*ENTRIES SHOWN*.
....................
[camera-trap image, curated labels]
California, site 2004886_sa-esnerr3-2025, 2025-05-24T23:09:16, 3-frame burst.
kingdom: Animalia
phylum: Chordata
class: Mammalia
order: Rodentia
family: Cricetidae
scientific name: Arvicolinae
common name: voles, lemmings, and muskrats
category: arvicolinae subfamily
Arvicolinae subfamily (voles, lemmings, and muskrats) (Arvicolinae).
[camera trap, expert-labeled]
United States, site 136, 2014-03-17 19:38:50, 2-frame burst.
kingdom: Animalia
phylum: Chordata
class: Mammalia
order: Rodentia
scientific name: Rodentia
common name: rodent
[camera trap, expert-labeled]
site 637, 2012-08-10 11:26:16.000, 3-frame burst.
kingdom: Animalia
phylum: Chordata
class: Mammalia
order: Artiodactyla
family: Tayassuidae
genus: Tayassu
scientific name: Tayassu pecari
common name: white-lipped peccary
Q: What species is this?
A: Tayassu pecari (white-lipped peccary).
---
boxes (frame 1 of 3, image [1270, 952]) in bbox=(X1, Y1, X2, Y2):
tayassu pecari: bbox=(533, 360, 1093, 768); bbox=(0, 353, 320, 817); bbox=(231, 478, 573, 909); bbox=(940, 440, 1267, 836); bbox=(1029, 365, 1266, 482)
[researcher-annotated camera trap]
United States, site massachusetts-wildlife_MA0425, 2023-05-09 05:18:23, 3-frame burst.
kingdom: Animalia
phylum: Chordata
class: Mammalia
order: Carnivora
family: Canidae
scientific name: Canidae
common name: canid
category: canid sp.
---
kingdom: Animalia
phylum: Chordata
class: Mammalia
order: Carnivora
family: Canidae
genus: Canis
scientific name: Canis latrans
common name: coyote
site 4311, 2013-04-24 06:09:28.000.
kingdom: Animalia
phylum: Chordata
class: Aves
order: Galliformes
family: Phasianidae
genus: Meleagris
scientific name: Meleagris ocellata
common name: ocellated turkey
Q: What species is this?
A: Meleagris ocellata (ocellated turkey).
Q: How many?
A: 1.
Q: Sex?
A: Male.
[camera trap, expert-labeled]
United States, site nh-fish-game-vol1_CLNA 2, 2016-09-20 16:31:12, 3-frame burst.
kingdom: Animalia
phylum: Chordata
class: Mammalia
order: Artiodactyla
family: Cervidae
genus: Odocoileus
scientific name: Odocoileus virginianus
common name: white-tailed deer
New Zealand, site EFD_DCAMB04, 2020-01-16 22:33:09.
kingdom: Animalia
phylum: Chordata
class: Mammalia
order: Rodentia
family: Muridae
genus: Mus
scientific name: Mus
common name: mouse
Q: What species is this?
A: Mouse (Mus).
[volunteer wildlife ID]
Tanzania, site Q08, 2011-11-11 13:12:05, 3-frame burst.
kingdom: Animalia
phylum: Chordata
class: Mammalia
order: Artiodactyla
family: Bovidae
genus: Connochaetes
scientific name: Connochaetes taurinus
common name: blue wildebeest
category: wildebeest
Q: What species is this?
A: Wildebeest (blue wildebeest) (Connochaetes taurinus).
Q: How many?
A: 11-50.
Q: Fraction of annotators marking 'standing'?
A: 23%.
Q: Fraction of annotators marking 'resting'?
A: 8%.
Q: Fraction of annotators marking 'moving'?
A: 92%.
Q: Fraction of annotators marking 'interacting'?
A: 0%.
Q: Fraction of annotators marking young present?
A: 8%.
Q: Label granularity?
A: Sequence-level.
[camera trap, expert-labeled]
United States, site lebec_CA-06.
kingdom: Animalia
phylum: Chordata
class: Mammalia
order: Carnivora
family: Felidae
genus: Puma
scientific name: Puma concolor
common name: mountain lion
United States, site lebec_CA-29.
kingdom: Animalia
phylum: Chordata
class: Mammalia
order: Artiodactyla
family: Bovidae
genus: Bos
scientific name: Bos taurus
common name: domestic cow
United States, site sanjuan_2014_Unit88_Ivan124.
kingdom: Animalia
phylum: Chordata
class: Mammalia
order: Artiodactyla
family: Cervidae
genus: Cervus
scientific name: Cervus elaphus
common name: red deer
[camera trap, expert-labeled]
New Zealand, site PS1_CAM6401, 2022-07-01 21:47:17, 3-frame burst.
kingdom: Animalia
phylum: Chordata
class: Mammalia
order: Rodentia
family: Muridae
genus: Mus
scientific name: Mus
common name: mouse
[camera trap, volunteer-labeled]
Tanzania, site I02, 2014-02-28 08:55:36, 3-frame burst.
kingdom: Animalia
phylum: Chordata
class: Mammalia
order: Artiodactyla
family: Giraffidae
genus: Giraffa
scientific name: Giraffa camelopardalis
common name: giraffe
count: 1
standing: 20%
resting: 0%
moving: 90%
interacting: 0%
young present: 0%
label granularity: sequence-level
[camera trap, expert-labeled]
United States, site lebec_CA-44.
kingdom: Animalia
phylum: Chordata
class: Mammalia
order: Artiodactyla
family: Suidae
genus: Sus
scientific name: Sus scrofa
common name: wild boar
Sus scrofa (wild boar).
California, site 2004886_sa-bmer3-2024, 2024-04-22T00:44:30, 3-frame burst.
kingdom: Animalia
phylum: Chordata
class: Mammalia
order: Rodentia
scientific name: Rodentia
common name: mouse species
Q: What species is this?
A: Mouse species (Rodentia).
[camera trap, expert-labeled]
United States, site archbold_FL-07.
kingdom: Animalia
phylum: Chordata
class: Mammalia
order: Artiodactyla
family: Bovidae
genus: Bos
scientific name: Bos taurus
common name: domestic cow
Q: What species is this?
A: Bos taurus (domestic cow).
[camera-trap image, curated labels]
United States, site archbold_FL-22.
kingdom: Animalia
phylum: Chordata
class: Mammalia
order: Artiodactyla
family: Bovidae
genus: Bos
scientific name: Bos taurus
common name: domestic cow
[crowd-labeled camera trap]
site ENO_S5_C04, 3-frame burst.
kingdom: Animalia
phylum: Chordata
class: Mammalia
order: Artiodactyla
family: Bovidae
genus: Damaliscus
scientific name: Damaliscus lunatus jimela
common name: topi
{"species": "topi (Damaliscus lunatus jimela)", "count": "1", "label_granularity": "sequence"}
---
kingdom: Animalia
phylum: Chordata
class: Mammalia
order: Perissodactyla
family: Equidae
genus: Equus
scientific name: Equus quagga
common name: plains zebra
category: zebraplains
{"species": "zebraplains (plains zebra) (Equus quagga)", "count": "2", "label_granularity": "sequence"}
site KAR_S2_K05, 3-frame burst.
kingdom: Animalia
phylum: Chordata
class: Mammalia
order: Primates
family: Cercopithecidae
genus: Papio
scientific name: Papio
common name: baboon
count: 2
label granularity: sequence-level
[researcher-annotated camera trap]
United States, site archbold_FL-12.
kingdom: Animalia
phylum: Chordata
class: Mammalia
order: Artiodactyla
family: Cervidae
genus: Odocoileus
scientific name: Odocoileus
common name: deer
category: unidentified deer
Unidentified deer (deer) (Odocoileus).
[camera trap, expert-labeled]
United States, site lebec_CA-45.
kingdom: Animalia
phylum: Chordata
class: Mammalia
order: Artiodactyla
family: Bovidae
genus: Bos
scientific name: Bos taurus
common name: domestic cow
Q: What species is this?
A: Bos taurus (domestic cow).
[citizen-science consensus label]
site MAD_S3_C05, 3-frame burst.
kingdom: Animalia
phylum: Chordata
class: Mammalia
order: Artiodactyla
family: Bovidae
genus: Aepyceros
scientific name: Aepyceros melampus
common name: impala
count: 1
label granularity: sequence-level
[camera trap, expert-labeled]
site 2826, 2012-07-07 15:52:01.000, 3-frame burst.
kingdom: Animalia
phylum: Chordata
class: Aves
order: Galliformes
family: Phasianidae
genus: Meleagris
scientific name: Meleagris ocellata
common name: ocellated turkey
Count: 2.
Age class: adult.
....................
*ABOUT THIS TASK*. In the listing, find every line with the word "Tanzania" and state how many there are, nothing more.

*ANSWER TO THIS PROBLEM*. 2